Exercise text: Begin

In my youth, I figured I probably had allergies. My eyes itched and my nose dripped every time I mowed the lawn. My preferred remedy was to quit mowing the lawn, but Mother would have none of that. So I would pop an over-the-counter allergy pill before pull-starting the Toro. In a serene, spacey antihistamine stupor, I pushed the mower about the yard, often in whirly patterns. A long nap on the couch followed, and upon my return to consciousness, I inevitably found our yard looking like it had the mange--tufts and clumps of grass sticking up here and there. Mother was not pleased.

She dragooned me to an allergist, who asked me questions, took blood, then shooed us from his office with our hands full of samples of antihistamines. A couple weeks later, we returned to the good doctor's office and were shown a printout that purported to show the dozens of things to which I was allergic: grasses, trees, mold .  .  . Legumes? What the devil are those, I wondered. We were informed that the best approach to my problem was "immunotherapy." Every two weeks for half a year, I was to come to the allergist's office and get shots loaded with increasing quantities of the substances to which I was allergic.

Once I had completed my immunization treatment, I was cured of allergies. The great outdoors was no longer a threat--until I wandered into a patch of poison ivy on a golf course (one of the perils of a persistent duck hook) which left my body swollen and itching so horribly I could not sleep. A bit of urshiol, the oil in the ivy that causes the dermatitis, had not been included in the serum. Still, provided I stayed clear of poison ivy, I was cured.

If only. Upon taking up residence in Washington, D.C., I got hay fever symptoms again. The allergens here are not the same as those in Ohio or New York. Marrying a woman who owned a cat did not help, either. Back to the pills I went.

My allergy story is not novel. As Gregg Mitman demonstrates, man has struggled haplessly against allergies for over a century. In the late 19th century, urbanism and industrialization were blamed for allergic rhinitis, more commonly known as hay fever. Cooped up in offices all day, choked in the street by smoke and made jittery by the hustle and bustle, city-dwellers were estranged from nature. Rather than address the sources of their discomfort, allergy sufferers of means simply took long holidays in the purifying country. Resort towns like Mackinac Island, Michigan, and Bethlehem, New Hampshire, sold themselves as hygienic places with "tonic" air.

Exercise text: End

Required work |
Please continue the allergy essay, starting right after its last sentence.

Data extract: Begin

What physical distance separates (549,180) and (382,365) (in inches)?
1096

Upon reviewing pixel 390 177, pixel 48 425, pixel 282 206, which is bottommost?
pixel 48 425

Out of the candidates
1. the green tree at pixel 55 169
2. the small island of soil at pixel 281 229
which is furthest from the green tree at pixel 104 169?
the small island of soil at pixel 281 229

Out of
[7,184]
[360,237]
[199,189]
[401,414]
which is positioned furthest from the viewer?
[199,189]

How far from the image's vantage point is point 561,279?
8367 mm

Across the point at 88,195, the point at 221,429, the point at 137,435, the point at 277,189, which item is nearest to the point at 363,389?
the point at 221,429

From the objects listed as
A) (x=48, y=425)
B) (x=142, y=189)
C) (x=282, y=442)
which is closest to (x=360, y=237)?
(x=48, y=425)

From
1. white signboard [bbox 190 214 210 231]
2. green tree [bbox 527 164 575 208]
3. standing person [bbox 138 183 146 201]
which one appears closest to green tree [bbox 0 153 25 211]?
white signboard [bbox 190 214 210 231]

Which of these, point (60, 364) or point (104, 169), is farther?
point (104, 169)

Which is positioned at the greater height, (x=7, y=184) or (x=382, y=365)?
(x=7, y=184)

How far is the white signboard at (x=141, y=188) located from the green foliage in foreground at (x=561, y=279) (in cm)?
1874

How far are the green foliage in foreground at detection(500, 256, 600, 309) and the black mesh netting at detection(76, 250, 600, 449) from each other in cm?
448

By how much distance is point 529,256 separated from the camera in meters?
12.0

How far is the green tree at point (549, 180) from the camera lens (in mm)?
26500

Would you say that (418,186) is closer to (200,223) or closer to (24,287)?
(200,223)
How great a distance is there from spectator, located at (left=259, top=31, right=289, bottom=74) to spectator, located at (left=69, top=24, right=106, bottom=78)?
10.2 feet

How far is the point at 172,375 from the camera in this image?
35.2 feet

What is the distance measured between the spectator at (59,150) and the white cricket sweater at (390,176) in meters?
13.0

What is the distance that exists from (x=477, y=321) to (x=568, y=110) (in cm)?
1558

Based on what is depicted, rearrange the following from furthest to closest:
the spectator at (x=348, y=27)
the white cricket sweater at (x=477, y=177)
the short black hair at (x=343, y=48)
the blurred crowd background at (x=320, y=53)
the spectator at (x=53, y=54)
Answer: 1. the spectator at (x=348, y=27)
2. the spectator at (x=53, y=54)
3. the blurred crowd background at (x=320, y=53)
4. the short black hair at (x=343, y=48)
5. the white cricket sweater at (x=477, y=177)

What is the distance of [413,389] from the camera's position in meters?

Data extract: End

Result for this exercise |
In 1906, scientists invented the word "allergy," derived from the Greek terms allos (other) and energia (energy), to refer to the body's frenetic response to foreign substances. The source of our suffering rested in one of man's strengths: our ability to cleanse ourselves of alien substances. Allergies, scientists theorized, were an overreaction of the immune system, the most extreme form being the sometimes-fatal anaphylactic shock.

Despite this intellectual breakthrough, man continued to flounder in the search for relief. In 1930, Dr. Murray Peshkin, head of the Mount Sinai Hospital's Children Allergy Clinic, argued that allergens and irritants were merely the "sensitizing substances" that excited a response. The real problem lay in the nervous system of the afflicted. So Peshkin shot up allergy-suffering children with adrenalin, and when that did not do the trick, he subjected them to a "parentectomy." Sniffling kids were shipped away from their homes to live in fresh-air locales like Denver or Tucson for six months or more, free from their tension-inducing progenitors.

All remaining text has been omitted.